Secondly, we can't pay as well as they do in the private sector. This sounds a little Pollyannic, but we are looking for civic-minded individuals who recognize, hey, they're citizens of the state, and they're interested in doing good work, and then we also have to nurture them, and then this is another that we're challenged with with training. We need to communicate with the legislatures and also to the decision-makers, that it is absolutely critical that we have the training dollars remain intact to train individuals, so that they have a discrete course for learning and personal satisfaction.
CHABROW: Are state IT systems jeopardized by not being able to find qualified personnel?

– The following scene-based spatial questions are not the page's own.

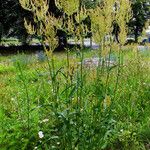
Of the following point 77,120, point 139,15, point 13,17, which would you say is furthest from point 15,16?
point 77,120

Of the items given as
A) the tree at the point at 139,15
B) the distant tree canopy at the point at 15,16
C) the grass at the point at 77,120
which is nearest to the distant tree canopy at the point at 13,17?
the distant tree canopy at the point at 15,16

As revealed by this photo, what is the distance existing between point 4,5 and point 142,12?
1219 centimetres

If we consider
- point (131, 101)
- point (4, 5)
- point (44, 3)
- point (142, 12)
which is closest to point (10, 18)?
point (4, 5)

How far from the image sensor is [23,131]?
5082mm

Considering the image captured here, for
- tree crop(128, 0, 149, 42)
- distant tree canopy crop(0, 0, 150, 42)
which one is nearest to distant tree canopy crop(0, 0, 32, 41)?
distant tree canopy crop(0, 0, 150, 42)

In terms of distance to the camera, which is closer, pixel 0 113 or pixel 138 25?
pixel 0 113

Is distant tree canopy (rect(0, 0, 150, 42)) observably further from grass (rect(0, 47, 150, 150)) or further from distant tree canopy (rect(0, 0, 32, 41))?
grass (rect(0, 47, 150, 150))

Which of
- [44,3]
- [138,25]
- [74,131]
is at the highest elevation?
[44,3]

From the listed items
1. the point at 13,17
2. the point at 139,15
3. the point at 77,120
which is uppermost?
the point at 77,120

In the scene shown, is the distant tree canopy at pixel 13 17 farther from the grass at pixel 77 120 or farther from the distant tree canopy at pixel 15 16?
the grass at pixel 77 120

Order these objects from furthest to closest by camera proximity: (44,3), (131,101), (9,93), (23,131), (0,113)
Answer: (9,93)
(131,101)
(0,113)
(23,131)
(44,3)

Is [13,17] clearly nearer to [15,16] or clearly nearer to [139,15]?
[15,16]

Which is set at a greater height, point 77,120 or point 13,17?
point 77,120

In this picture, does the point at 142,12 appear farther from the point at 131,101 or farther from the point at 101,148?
the point at 101,148
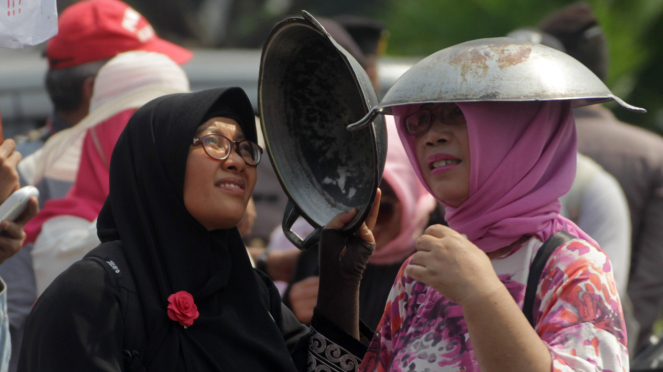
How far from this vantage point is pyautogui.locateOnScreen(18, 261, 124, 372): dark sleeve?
6.32ft

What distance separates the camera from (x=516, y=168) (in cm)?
178

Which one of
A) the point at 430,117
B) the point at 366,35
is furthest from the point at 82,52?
the point at 430,117

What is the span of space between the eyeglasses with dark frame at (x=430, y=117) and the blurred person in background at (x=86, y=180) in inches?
55.8

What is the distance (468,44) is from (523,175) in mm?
325

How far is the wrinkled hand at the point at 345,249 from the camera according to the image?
7.49 ft

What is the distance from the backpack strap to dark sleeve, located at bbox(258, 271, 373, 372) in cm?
53

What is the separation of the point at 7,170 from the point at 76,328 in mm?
732

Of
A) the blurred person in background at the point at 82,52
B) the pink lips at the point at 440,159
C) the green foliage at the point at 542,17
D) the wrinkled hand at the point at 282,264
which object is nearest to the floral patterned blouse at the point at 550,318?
the pink lips at the point at 440,159

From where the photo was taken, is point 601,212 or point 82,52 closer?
point 601,212

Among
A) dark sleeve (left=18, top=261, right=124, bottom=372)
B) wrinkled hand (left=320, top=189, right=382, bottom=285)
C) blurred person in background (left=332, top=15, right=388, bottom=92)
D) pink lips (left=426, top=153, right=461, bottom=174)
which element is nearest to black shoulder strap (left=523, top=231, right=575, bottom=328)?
pink lips (left=426, top=153, right=461, bottom=174)

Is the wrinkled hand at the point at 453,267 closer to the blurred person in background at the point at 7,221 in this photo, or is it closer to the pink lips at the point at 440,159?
the pink lips at the point at 440,159

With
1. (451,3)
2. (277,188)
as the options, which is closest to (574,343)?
(277,188)

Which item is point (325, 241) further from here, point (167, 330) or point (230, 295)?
point (167, 330)

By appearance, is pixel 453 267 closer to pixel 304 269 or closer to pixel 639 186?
pixel 304 269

IPSEN: It is very encouraging to see the letter right up from Tom Ridge (former Homeland Security secretary) and Harry Raduege (chairman of the Deloitte Center for Cyber Innovation, both of whom helped prepare the NASCIO study) stating that the states have, perhaps, the most extensive sets of sensitive data that exists. We supply data to the federal government. We are, in the states, the keepers of identities from cradle to grave, of citizens throughout the United States. So, if you are looking for a rich repository, the states are those repositories of highly sensitive information, and given the physical constraints, I know that both this letter, stating that, and also a letter recently from NASCIO and the Multi-State ISAC (Information Sharing and Analysis Center) to the Department of Homeland Security, highlighted the need for specialized, dedicated funding for cybersecurity initiatives in he states. We, as chief information security officers, need to be mindful, and we need to be highly efficient in the way that we spend those funds, so that the citizens are well-served.